Both companies operate within the hard disk drive (HDD) market, where they maintain commanding positions. Western Digital manufactures data storage devices, systems, and solutions serving both corporate and consumer segments. Its portfolio includes the Western Digital, G-Technology, SanDisk, Upthere, and WD brands. Seagate competes in similar territory, and together these two firms essentially define the HDD sector.

Interestingly, the sixth-place finisher brought geographic diversity to the tech contingent: Mobile TeleSystems (MTS), Russia’s premier telecommunications operator and digital services provider. The company’s 61.2% 2019 return reflected sector strength, though its 8.7% dividend yield—substantially higher than peers—came with corresponding risk. MTS investors seeking generous current income must accept volatility; the stock’s decade-long 2010-2019 return of just 1.9% underscores this tension between annual payouts and long-term appreciation.

Energy Infrastructure: Pipeline Growth and MLPs

The rising energy prices that characterized much of 2019 benefited two infrastructure-focused energy plays that made this year’s top dividend stocks list.

TC Energy (ranked seventh, up 56.3%) operates an extensive network of natural gas and crude oil pipelines, storage facilities, and nuclear power generation across Canada, the United States, and Mexico. The company has demonstrated commitment to shareholders through nineteen consecutive years of dividend increases—a track record suggesting management confidence in its cash generation capabilities.

Phillips 66 Partners rounds out the energy contingent at number eight with a 56.2% return. This is a master limited partnership (MLP) structure formed by Phillips 66 specifically to “own, operate, develop, and acquire primarily fee-based crude oil, refined petroleum product and natural gas liquids pipelines and terminals and other transportation and midstream assets.” The MLP structure attracts income-focused investors, and its 5.6% dividend yield reflects the stable, fee-based revenue model underlying these energy infrastructure assets.

The Utility Sector’s Steady Dividend Performers

Rounding out the top ten are two representatives from the utility sector—a category synonymous with dividend investing for many investors.

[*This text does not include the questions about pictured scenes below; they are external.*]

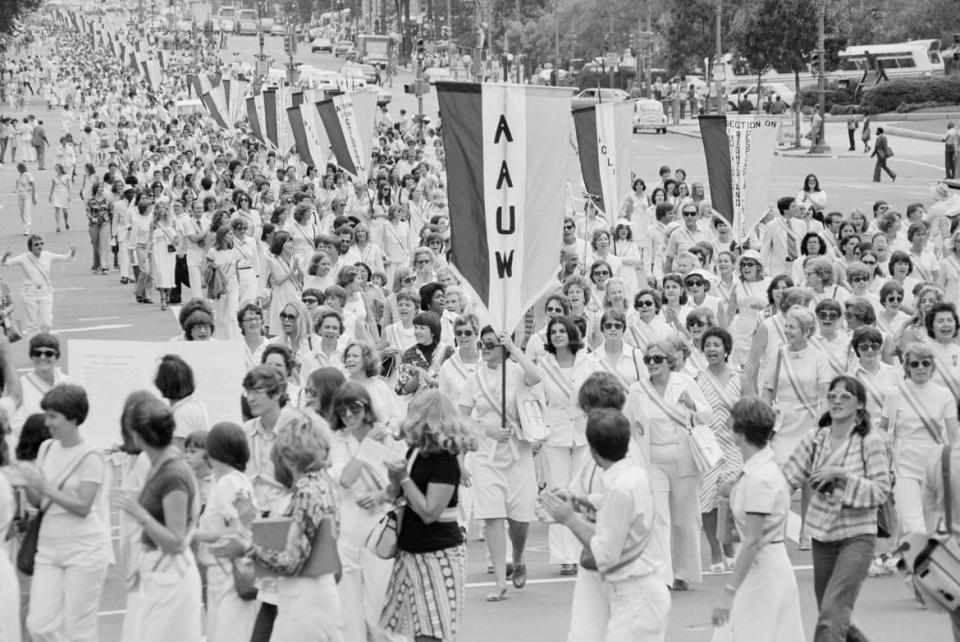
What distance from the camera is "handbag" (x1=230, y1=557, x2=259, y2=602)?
320 inches

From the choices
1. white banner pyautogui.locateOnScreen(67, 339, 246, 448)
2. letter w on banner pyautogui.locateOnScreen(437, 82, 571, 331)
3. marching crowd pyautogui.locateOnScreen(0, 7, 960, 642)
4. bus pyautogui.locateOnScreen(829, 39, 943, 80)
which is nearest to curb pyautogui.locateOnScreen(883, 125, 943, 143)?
bus pyautogui.locateOnScreen(829, 39, 943, 80)

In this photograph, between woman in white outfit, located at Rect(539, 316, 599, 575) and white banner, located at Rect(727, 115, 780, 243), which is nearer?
woman in white outfit, located at Rect(539, 316, 599, 575)

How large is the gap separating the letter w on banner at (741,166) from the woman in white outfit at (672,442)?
28.2ft

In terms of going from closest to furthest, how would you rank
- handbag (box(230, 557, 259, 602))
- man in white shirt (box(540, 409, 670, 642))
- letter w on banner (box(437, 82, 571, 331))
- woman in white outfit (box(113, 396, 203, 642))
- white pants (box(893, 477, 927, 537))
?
man in white shirt (box(540, 409, 670, 642)) < woman in white outfit (box(113, 396, 203, 642)) < handbag (box(230, 557, 259, 602)) < white pants (box(893, 477, 927, 537)) < letter w on banner (box(437, 82, 571, 331))

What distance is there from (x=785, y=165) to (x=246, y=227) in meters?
34.1

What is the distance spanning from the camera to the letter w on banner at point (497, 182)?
11.3 meters

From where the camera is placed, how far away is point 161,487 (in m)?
7.84

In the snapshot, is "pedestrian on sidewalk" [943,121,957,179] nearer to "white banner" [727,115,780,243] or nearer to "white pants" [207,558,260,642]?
"white banner" [727,115,780,243]

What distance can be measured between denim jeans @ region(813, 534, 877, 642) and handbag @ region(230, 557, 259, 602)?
8.42ft

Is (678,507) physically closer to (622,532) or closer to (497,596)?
(497,596)

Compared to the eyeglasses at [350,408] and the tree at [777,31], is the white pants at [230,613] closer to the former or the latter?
the eyeglasses at [350,408]

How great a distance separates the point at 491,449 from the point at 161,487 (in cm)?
370

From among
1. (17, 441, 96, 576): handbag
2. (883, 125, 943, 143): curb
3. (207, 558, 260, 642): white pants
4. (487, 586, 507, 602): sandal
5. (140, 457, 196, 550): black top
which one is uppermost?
(140, 457, 196, 550): black top

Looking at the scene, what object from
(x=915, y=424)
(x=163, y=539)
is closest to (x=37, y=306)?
(x=915, y=424)
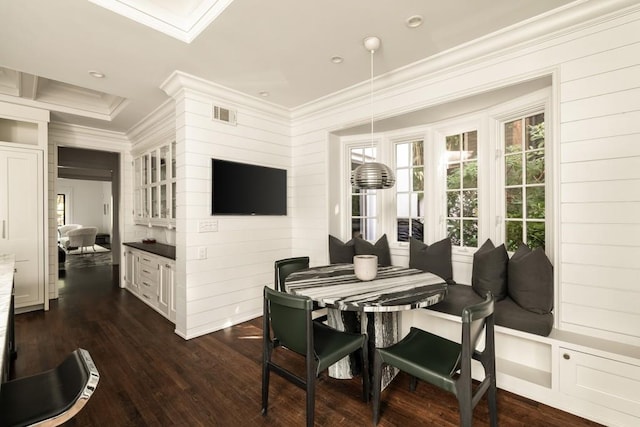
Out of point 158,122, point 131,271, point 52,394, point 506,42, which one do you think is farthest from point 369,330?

Utilities as a group overwhelmingly distribute earnings to shareholders, making them natural homes for yield seekers.

The Southern Company, positioned ninth with a 51.7% return, represents one of America’s five largest utilities by market capitalization. This sprawling enterprise operates electric utilities across three southern states, natural gas utilities in four states, a wholesale power generation subsidiary, distributed energy infrastructure, fiber optics networks, and telecommunications services. Like TC Energy, Southern Company has raised its dividend for nineteen consecutive years, signaling management’s confidence in future cash flows.

Brookfield Infrastructure Partners (tenth position, 51.4% return) operates globally as one of the world’s largest owners and operators of critical infrastructure networks. These assets “facilitate the movement and storage of energy, water, freight, passengers and data”—essential services with stable, long-term demand characteristics. Brookfield has increased its dividend for twelve consecutive years, though its shorter track record still demonstrates serious commitment to shareholder returns.

Key Takeaways for Dividend Investors

The composition of 2019’s top dividend stocks reveals several patterns worth considering. The year’s market conditions favored sectors with strong asset bases and growing revenues—investment management, energy infrastructure, and utilities. These weren’t speculative bets but established franchises with pricing power. Meanwhile, the diversity across these sectors—from telecom to storage to energy—suggests that dividend investing offers sector diversification opportunities beyond the conventional utility focus.

For investors building dividend portfolios, examining what made these top dividend stocks succeed in 2019 provides a useful reference point. The combination of stable cash generation, strategic positioning in their respective industries, and management teams committed to consistent dividend growth created the conditions for exceptional returns that year.